Your tasks:
- 1) Answer these questions about the article on post-pandemic planning for pets:
(a) What three ingredients does the article name as contained in the Stress Relief Drops?
(b) What three things may changing patterns and a reset schedule cause in a pet?
(c) What does the article suggest your dog probably is to you as a co-worker?
- 2) Return, word for word, the part of the article on post-pandemic planning for pets that opens with the words containing "The truth is" and closes with "to status quo.".

Text section:
Post-Pandemic Planning for your Pet
Preparing your dog with stress-relieving measures for when life returns back to normal in the era of COVID
Let’s be honest – the pandemic has been “ruff” on everyone. But there have been some silver linings, such as tapping into new hobbies, expanding your work-from-home wardrobe and hanging with your pet all day! If you ask us, being able to dote on your dog without leaving them while you work, workout, or [insert pandemic activity here] has been a sweet spot during an otherwise dismal year. Plus, your dog is probably your favorite co-worker of all time, right?
Especially for pet parents who do have long work hours, or school-aged children (which keep them from their fur family members too), this time has been special in that it has offered us the opportunity to spend quality moments together that we would have otherwise missed, has increased snuggle sessions, and has enabled us to become present in a way that we would all ideally like to be for our dogs.
And don’t think your pet isn’t feeling the love as well. Sure, they may not know why you are suddenly in their space 24/7, but they most certainly are enjoying it! So the big question is, “What happens when the world returns to normal?” And how do you prepare your pet for more alone time, a regular work schedule and possibly the onset of a post-pandemic depression?
The truth is your pet may develop feelings of sadness and even hints of neglect. Changing patterns and resetting the schedule may be difficult on them, causing confusion, stress and potentially separation anxiety. And while we all wish we could be there physically for our pets, it’s important to be proactive and realistic if you care for your dog’s mental health once school routines resume and schedules get set back to status quo.
But how will you know if your pet is exhibiting stress signals? More than likely, you are already in tune with your dog’s emotional state. When they are sad, angry or confused, you know it. However, some other obvious signs of distress include excessive barking, wining, pacing, having accidents and the destruction of household items.
Here are some stress relieving options you can deploy to help your pet transition once the pandemic has hypothetically “ended”:
Stress Relief Drops
The ultimate solution to pet stress syndrome is our Stress Relief Drops: a proprietary blend of organic ingredients, custom-formulated to relieve your pet of typical stress symptoms. Our Stress Relief Drops are prepared with tasty, all-natural ingredients to help maintain your dog’s blood sugar and increase their appetite and metabolism. Containing ingredients such as natural malt syrup, organic apple cider vinegar and ginger, it’s no wonder pets love this mood-regulating supplement.
Spoiling Your Pet with Toys & Treats
There is nothing wrong with manipulating your pet just a bit to keep their senses excited before heading out the door. We all hate saying goodbye to our dogs, and they hate seeing us leave. But leaving them with a favorite plush toy, squeaker or treat is a great way to distract them from your departure. For a great selection of fun, engaging toys, visit our Toy Shop! To view our selection of all-natural treats, visit this page.

Stored data

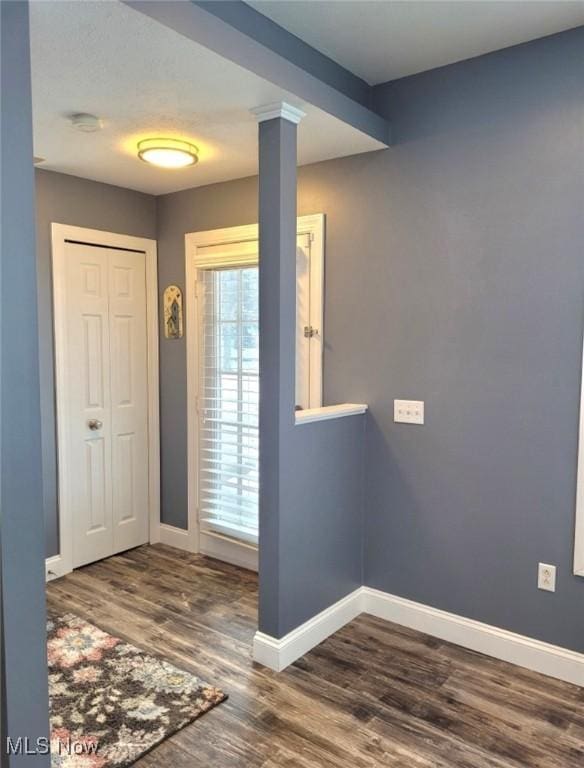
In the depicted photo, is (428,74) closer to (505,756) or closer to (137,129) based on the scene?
(137,129)

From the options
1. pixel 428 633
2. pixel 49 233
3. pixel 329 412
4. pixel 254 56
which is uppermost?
pixel 254 56

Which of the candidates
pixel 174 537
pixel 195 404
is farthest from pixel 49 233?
pixel 174 537

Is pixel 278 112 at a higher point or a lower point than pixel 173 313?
higher

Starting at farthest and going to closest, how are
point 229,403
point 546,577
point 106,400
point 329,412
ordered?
point 106,400
point 229,403
point 329,412
point 546,577

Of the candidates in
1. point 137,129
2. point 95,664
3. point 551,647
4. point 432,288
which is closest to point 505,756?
point 551,647

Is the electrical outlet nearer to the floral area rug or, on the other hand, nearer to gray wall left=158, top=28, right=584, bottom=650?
gray wall left=158, top=28, right=584, bottom=650

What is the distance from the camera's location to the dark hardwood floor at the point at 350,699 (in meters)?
1.99

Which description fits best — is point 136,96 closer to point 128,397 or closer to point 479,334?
point 479,334

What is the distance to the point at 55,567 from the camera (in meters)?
3.48

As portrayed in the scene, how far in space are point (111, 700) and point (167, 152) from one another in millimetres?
2496

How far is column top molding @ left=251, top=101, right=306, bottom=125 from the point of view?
2.30 m

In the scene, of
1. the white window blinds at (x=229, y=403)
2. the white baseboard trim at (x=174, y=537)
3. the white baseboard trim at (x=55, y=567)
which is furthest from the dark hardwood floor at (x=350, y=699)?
the white baseboard trim at (x=174, y=537)

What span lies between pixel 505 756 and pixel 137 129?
3023 mm

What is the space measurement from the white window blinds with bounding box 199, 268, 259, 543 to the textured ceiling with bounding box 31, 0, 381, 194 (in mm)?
758
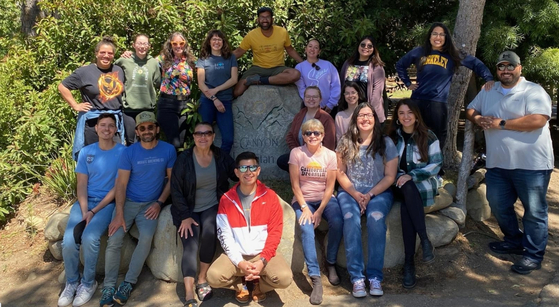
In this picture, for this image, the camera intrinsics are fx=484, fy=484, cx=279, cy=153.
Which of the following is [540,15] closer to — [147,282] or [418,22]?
[418,22]

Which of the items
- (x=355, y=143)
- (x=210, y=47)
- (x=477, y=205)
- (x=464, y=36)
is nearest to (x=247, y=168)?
(x=355, y=143)

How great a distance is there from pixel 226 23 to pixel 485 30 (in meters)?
3.56

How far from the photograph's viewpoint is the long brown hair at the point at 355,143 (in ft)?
14.7

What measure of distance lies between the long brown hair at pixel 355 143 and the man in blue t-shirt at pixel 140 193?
161 centimetres

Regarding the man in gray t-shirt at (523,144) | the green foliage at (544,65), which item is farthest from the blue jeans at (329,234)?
the green foliage at (544,65)

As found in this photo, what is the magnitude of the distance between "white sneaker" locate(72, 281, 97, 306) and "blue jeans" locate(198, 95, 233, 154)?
7.35 feet

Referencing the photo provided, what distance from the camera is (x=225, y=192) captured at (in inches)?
→ 172

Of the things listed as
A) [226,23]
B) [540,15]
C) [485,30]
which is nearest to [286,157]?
[226,23]

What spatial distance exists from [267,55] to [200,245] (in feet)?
8.56

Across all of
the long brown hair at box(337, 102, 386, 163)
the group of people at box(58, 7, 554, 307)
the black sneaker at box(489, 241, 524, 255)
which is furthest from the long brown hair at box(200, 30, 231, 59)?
the black sneaker at box(489, 241, 524, 255)

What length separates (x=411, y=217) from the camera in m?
4.34

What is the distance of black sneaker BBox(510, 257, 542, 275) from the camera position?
4477 millimetres

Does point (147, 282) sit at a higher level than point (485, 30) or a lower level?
lower

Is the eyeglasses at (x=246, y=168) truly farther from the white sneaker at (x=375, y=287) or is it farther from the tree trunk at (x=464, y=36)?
the tree trunk at (x=464, y=36)
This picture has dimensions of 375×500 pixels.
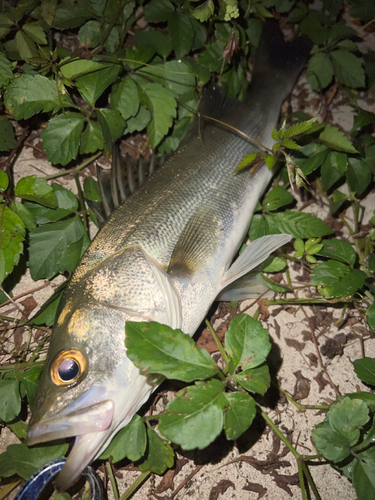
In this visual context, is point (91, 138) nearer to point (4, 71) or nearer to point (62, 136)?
point (62, 136)

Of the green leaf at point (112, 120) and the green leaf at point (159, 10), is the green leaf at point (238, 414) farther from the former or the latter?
the green leaf at point (159, 10)

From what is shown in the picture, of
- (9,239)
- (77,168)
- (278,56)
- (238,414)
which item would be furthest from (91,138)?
(238,414)

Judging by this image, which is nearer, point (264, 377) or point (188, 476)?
point (264, 377)

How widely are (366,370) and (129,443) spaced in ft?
4.28

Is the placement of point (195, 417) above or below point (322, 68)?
below

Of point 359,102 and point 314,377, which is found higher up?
point 359,102

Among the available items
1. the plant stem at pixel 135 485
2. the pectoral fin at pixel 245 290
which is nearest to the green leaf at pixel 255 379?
the pectoral fin at pixel 245 290

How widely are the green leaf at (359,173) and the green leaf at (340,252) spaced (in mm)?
483

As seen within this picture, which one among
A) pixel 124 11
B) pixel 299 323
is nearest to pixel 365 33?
pixel 124 11

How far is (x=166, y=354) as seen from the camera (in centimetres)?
145

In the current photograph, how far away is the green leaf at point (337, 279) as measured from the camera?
2.08 metres

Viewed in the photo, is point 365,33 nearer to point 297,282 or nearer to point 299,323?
point 297,282

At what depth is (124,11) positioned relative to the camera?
255 cm

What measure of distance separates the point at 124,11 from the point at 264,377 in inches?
103
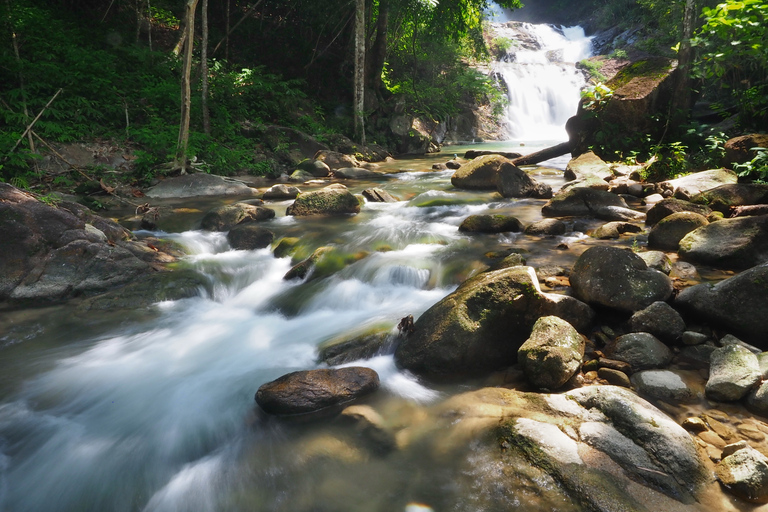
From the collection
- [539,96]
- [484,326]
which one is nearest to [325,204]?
[484,326]

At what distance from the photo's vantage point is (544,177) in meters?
12.3

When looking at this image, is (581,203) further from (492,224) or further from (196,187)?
(196,187)

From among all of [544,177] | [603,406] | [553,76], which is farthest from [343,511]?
[553,76]

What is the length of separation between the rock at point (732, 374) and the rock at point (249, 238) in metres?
6.03

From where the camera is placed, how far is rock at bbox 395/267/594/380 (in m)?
3.76

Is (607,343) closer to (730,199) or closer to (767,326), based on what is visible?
(767,326)

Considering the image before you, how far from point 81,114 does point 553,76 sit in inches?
1210

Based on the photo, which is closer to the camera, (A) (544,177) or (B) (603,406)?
(B) (603,406)

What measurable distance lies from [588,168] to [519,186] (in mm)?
2436

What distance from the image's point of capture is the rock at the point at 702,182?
7289 millimetres

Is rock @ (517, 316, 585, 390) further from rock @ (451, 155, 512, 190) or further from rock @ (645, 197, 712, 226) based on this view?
rock @ (451, 155, 512, 190)

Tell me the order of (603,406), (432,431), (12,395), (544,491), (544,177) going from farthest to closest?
(544,177), (12,395), (432,431), (603,406), (544,491)

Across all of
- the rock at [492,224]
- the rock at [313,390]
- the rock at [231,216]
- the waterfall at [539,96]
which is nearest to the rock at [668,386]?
the rock at [313,390]

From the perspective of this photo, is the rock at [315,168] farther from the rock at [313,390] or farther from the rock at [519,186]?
the rock at [313,390]
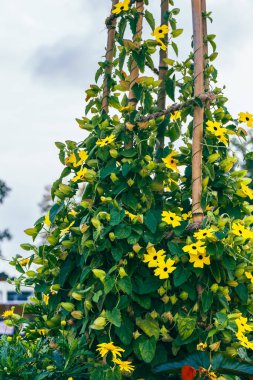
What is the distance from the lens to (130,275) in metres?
1.82

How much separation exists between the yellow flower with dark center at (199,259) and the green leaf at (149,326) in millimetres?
192

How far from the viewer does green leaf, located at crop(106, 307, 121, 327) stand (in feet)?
5.62

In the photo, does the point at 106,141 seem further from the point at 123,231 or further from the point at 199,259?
the point at 199,259

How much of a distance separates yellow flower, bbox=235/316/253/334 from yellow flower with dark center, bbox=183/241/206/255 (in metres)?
0.22

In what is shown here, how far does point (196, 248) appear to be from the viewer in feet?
5.90

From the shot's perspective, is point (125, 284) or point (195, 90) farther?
point (195, 90)

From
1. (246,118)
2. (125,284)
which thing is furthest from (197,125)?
(125,284)

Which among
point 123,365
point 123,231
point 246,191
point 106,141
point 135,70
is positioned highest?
point 135,70

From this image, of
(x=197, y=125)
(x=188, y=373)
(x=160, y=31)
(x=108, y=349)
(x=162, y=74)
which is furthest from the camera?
(x=162, y=74)

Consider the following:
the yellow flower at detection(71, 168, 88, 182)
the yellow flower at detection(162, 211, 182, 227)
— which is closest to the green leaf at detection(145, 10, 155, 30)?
the yellow flower at detection(71, 168, 88, 182)

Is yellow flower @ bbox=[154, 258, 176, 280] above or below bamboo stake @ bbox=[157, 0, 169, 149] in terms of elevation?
below

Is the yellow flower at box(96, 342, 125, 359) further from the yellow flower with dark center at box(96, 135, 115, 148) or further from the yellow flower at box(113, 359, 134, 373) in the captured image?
the yellow flower with dark center at box(96, 135, 115, 148)

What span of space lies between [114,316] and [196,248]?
0.29 metres

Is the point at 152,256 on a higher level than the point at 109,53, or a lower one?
lower
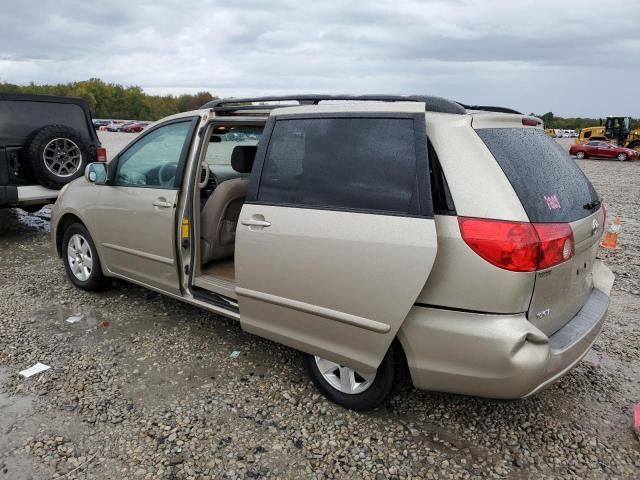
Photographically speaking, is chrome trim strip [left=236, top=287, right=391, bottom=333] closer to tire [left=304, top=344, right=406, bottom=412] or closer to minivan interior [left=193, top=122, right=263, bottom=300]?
tire [left=304, top=344, right=406, bottom=412]

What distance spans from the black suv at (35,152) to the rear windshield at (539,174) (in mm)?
6048

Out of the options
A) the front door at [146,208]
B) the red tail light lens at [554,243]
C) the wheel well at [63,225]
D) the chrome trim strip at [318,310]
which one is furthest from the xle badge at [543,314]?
the wheel well at [63,225]

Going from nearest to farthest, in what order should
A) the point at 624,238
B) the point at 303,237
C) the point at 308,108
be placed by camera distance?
the point at 303,237 → the point at 308,108 → the point at 624,238

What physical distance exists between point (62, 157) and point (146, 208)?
369cm

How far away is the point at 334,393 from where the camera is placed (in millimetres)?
3154

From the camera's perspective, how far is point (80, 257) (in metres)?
5.01

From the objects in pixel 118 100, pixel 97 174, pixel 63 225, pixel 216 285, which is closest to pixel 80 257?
pixel 63 225

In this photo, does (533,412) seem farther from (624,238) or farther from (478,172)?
(624,238)

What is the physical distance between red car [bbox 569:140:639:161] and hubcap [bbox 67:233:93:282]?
30371 mm

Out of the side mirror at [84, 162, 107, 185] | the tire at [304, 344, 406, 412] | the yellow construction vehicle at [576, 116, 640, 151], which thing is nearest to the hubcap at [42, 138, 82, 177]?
the side mirror at [84, 162, 107, 185]

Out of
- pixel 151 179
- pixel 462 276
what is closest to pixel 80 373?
pixel 151 179

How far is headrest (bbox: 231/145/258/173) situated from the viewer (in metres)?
4.29

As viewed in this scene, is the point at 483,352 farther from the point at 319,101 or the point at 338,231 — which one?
the point at 319,101

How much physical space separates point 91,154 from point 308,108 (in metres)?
5.29
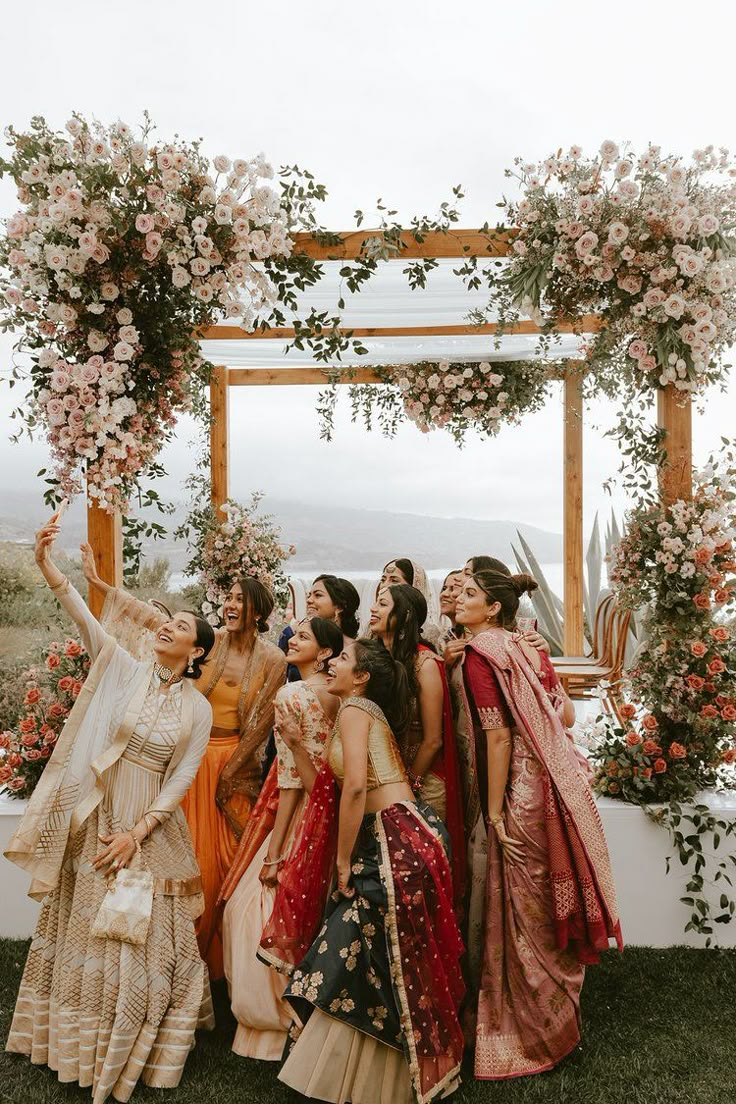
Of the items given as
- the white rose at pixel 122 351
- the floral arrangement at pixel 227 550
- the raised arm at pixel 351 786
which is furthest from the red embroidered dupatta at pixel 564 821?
the floral arrangement at pixel 227 550

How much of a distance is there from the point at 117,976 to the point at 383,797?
1032mm

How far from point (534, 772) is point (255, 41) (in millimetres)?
7522

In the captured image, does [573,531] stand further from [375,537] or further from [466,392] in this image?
[375,537]

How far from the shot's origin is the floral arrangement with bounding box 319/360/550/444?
7.18m

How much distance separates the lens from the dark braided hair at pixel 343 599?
12.7 ft

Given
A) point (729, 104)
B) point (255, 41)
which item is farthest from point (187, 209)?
point (729, 104)

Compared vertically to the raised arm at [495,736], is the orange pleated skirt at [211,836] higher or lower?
lower

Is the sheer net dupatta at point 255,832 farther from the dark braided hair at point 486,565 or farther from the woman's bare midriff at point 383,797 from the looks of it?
the dark braided hair at point 486,565

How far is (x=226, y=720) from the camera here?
12.4 feet

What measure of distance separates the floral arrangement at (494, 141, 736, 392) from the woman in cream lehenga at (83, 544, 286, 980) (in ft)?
6.20

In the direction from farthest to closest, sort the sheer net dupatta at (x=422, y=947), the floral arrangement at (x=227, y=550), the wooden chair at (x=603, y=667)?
the floral arrangement at (x=227, y=550) → the wooden chair at (x=603, y=667) → the sheer net dupatta at (x=422, y=947)

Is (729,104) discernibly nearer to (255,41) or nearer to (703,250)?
(255,41)

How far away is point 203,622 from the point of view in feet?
10.8

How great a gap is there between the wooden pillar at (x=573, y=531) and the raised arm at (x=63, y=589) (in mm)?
5711
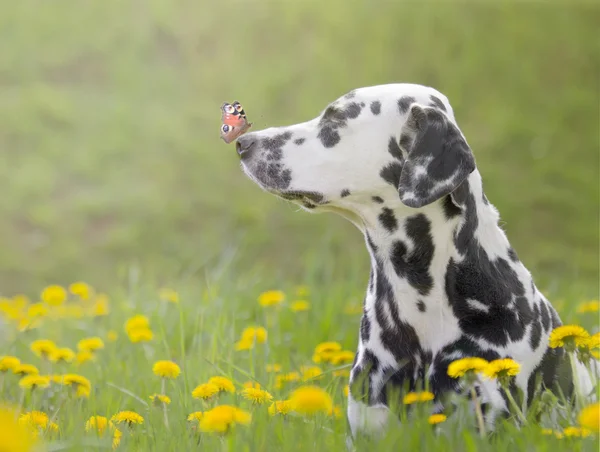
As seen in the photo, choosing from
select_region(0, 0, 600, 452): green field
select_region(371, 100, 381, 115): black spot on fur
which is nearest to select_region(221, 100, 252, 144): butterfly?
select_region(371, 100, 381, 115): black spot on fur

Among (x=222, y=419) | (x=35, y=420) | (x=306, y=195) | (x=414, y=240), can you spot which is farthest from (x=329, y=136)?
(x=35, y=420)

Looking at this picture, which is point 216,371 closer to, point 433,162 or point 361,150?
point 361,150

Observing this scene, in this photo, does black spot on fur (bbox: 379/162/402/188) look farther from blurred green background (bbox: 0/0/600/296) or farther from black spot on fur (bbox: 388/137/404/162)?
blurred green background (bbox: 0/0/600/296)

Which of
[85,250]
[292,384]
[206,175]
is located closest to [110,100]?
[206,175]

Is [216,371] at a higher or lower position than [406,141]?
lower

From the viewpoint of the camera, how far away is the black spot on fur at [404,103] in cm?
325

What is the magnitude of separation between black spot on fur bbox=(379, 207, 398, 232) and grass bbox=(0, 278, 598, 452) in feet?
2.18

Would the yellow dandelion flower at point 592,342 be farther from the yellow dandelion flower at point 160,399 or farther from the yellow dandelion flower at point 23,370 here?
the yellow dandelion flower at point 23,370

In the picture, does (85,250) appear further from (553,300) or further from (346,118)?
(346,118)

Task-by-task results:
- 1)
(a) Natural malt syrup, organic apple cider vinegar and ginger.
(b) Confusion, stress and potentially separation anxiety.
(c) Your favorite co-worker of all time.

- 2)
The truth is your pet may develop feelings of sadness and even hints of neglect. Changing patterns and resetting the schedule may be difficult on them, causing confusion, stress and potentially separation anxiety. And while we all wish we could be there physically for our pets, it’s important to be proactive and realistic if you care for your dog’s mental health once school routines resume and schedules get set back to status quo.